We’re still struggling to get our heads around the fact that this is all ukulele-based. The only time we’ve heard of ukuleles are when they’ve been mentioned in the same breath as George Formby and window cleaning, two things totally alien to us. What’s suddenly made it such a popular instrument across the globe?
“I think because it’s such an easy instrument to pick up and play. There are a lot of people in our group who hadn’t played an instrument before; it’s a very easy and happy instrument. You can just get in a group and sing along with each other,” Emma explains.
“Some of us play other instruments, too. There’s a bass player and a drummer. Pat will get her accordion out and I’ll play the flute or melodica and some have kazoos, a mandolin, and even guitars!”
“There’s a big social aspect to the ukulele, too,” adds Pat. “We all call ourselves the uke family now. The orchestra’s 21-strong now. There are some groups that are pure uke but we’ve introduced other dynamics into it.”
Lots of local love
Despite the amount that’s been done so far Pat and Emma are still going to be hosting fundraising events before Summer Strum hits Hoylake, with the next an afternoon cream tea singalong in West Kirby on 30 April 2016 in the Wirral Arts Centre. The Wirral Ukulele Orchestra were nominated Community Champions in February by Persimmon Homes, and were awarded a cheque of £1,000 towards the Summer Strum.
The pair are putting a lot into the community, and are keen to point out that they couldn’t have gotten Summer Strum to the level it is now without the help of their local ukulele connections and a variety of local businesses helping them raise money for worthy causes.
“Last year was Claire House. This year we sadly lost one of our members to a brain tumour. She was cared for at St. John’s so we decided this year that it’d be one of our charities. Also MIND; we want to spread the wellbeing of music. The concerts we do, you see a lot of people smiling and it’s very uplifting,” Pat explains.

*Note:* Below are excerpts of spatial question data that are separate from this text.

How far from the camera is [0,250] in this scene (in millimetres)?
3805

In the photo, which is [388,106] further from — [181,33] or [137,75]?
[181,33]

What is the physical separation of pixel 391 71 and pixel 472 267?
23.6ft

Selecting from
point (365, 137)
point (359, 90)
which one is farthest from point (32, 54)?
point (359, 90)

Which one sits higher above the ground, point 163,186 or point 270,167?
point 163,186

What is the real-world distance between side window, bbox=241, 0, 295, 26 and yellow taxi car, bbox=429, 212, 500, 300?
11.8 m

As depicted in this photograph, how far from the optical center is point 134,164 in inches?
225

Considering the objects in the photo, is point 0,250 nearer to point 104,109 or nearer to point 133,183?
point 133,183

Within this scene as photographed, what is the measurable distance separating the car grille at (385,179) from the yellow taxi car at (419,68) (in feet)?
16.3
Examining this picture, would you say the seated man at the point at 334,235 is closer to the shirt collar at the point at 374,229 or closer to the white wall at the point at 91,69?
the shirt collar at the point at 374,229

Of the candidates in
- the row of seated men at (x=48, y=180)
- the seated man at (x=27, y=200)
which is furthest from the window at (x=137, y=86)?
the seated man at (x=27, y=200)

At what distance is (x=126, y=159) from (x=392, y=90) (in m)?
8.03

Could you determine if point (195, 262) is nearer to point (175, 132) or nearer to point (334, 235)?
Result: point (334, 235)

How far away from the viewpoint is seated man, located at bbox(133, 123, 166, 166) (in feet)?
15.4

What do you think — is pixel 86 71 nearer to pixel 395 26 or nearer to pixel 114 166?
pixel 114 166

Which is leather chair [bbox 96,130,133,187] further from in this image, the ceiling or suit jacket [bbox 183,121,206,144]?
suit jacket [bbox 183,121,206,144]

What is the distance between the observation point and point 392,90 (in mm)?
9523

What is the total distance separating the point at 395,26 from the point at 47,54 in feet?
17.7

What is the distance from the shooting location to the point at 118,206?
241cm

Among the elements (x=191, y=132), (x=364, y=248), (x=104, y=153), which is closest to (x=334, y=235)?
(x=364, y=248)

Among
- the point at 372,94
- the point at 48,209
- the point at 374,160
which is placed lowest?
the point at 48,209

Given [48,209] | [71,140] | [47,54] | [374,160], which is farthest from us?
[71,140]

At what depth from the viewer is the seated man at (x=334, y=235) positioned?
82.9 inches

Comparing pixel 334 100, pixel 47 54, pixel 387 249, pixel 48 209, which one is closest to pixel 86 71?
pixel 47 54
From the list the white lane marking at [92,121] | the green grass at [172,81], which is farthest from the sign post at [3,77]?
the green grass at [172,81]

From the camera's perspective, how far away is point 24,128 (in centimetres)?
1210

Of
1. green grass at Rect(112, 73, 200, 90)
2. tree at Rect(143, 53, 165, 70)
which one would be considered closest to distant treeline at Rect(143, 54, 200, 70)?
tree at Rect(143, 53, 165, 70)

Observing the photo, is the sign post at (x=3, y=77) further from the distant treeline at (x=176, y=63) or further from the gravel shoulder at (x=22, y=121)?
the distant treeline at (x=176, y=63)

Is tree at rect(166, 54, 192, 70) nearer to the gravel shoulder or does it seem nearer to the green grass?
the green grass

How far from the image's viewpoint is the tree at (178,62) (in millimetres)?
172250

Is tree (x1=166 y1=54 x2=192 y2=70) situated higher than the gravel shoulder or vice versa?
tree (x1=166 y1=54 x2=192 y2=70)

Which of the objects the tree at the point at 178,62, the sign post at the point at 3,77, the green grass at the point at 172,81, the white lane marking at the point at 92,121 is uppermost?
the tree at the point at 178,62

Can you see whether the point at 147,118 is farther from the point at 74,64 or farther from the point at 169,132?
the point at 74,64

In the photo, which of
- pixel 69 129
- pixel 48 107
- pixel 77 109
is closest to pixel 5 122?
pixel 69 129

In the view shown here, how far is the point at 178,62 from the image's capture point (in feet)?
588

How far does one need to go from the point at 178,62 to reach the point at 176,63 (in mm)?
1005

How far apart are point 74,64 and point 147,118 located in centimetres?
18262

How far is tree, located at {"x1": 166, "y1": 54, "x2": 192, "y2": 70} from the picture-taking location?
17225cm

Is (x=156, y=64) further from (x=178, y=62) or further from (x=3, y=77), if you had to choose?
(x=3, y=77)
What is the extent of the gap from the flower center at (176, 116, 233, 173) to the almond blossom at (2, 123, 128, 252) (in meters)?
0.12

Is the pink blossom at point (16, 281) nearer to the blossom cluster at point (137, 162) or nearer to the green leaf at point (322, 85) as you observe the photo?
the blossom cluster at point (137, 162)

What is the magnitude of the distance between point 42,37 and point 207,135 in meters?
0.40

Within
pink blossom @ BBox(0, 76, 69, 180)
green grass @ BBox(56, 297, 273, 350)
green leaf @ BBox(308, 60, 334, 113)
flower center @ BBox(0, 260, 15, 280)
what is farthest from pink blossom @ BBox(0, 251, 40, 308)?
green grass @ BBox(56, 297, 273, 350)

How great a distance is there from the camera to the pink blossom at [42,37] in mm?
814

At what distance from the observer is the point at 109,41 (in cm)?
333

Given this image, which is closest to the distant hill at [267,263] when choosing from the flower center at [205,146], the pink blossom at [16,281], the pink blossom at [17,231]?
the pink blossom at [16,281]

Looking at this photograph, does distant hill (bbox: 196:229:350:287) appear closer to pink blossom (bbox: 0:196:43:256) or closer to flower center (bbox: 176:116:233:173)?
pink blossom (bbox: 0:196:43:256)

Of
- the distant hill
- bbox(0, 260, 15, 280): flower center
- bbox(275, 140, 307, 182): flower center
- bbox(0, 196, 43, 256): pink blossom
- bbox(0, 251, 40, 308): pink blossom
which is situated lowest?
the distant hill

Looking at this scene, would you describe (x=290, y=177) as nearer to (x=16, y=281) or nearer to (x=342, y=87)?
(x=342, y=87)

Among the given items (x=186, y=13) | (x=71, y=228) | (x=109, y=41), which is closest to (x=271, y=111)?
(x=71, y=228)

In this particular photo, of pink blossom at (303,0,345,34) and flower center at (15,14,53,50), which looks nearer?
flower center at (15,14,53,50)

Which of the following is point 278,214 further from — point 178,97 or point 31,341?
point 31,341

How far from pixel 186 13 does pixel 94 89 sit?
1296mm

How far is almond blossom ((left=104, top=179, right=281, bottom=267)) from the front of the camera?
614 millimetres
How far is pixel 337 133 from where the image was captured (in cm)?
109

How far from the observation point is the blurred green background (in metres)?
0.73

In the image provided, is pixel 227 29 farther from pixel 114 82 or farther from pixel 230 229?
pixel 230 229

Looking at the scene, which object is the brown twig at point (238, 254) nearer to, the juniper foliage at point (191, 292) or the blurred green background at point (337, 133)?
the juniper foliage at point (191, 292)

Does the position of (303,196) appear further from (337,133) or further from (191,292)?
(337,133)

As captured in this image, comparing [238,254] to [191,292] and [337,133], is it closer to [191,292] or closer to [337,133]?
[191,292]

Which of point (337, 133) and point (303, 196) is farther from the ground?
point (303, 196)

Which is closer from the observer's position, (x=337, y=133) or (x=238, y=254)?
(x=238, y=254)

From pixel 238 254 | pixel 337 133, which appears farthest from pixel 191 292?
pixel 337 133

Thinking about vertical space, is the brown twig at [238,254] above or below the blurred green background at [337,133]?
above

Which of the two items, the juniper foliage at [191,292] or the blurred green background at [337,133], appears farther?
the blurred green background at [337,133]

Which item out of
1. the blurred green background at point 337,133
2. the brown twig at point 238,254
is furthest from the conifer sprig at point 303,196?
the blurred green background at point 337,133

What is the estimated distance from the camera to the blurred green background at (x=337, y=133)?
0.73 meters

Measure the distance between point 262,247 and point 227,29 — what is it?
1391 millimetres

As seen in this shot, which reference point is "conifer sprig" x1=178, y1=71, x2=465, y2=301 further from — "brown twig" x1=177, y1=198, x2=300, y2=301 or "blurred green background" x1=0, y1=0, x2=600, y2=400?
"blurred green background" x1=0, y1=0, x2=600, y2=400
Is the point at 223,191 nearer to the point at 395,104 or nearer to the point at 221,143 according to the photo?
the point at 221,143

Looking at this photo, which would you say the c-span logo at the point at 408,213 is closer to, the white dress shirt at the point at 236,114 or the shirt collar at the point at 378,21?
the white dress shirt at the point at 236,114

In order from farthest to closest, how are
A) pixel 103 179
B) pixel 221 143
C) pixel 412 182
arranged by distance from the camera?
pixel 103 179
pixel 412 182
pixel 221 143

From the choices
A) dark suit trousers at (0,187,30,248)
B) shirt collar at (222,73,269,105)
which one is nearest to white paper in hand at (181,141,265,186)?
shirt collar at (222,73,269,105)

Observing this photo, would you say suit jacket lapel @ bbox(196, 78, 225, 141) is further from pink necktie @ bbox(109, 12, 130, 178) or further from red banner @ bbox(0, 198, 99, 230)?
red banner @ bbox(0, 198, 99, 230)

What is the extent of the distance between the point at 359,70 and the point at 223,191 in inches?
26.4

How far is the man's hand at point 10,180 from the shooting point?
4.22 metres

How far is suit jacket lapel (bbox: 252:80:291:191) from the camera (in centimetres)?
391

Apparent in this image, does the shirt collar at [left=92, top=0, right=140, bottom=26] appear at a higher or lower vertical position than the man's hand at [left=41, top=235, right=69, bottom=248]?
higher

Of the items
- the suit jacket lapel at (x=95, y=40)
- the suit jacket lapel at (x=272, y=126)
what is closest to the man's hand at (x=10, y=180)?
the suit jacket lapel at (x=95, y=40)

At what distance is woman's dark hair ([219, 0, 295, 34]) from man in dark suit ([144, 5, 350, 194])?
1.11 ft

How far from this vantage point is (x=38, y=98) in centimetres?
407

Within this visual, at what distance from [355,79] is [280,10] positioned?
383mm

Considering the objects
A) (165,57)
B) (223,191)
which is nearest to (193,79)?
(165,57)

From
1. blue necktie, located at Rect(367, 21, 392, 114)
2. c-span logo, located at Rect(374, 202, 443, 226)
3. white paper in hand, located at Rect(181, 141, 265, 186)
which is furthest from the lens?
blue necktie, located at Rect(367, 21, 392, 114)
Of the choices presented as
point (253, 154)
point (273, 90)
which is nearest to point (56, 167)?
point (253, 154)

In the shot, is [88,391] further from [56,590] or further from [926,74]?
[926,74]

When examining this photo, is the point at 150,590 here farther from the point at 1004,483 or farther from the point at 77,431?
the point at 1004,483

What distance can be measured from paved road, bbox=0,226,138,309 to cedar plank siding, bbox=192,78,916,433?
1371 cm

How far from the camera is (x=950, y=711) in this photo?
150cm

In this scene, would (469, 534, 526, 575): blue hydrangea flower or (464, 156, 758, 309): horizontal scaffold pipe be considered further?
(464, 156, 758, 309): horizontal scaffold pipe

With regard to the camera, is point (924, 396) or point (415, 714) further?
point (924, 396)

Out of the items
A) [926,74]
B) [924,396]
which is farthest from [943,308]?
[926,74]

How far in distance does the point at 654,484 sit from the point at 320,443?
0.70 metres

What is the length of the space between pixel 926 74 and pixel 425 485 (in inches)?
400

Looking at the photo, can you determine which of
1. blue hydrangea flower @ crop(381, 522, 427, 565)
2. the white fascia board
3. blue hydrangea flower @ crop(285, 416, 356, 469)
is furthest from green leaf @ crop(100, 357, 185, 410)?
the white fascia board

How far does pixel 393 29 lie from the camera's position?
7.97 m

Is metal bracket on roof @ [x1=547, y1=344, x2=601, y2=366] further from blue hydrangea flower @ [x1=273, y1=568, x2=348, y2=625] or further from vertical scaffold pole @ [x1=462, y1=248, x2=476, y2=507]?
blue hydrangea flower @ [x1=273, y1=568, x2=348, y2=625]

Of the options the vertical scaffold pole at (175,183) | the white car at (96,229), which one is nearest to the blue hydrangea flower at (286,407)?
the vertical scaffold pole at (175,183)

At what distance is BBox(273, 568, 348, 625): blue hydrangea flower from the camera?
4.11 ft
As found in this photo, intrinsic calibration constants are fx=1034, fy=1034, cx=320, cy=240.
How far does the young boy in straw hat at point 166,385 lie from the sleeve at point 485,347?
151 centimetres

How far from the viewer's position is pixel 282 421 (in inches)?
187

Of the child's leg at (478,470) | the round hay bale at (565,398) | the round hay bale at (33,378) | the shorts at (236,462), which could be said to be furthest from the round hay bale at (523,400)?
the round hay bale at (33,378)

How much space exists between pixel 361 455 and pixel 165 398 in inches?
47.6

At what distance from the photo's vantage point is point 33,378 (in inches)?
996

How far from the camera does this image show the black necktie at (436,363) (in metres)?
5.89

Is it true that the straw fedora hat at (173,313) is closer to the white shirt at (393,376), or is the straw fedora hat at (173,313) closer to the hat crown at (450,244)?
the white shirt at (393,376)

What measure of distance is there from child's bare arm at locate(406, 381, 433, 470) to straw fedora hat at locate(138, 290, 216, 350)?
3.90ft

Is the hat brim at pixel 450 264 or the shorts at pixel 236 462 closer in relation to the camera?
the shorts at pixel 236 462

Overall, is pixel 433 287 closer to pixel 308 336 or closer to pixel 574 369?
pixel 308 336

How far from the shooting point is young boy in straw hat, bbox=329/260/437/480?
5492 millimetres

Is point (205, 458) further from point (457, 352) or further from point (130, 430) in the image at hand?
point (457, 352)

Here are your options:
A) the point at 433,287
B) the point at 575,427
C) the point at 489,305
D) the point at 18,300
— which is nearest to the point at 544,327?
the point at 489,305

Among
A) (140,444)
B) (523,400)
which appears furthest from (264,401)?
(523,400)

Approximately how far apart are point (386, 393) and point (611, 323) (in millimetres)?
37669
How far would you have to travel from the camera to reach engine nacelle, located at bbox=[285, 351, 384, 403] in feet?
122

“[Summer Strum] wouldn’t happen without our local sponsors. We’ve had a couple of fundraisers so far. Hoylake Rugby Club has been very supportive, not only in using the venue, but they let us host a race night fundraiser recently for free.
“Last year we had local scaffolders Handy Scaff do the stage for us for free, and they’ve offered to help us out this year, too, which we’re really grateful for. We’re currently looking for other local businesses for support with raffle prizes and more.”
“The Holiday Inn are also offering a discount for rooms – the Friday night’s already booked up,” says Emma. “It’s great to see the local community come together when it comes to events like this, and they’ve put up a great raffle prize, too.
“There will be fundraising events on the day to help the charities. We’ll also have workshops for beginners and more advanced players kindly led by members of local bands and the chance to talk with local players and maybe join a group. There are plenty out there!”
Fest of the rest
Despite the growth of Summer Strum into international territories and the good work they’re both doing for the community, Emma and Pat are content to keep it at a local, humble level for the foreseeable future.
“We don’t have any aspirations of it becoming a big thing, we’ll see how it goes,” Emma says. “It’s astounding the amount of Ukulele festivals there are across the country. I saw a new one before; we were inspired by Chester and just wanted one that was local to Merseyside and Cheshire.”
Pat agrees, and highlights how important events like Summer Strum are at helping the community. “There’s already the Great Northern Ukulele Festival which has been going for a while and has also extended to the Great Southern Ukulele Festival. The organiser, Mary Agnes Krell, is just amazing at getting acts from all over the world to come; it’s one of the big ones.
“We are keen to keep it as a free festival so it is community-based and families can come. Festivals can be expensive for families if they have to pay for tickets and accommodation at the more professional festivals.”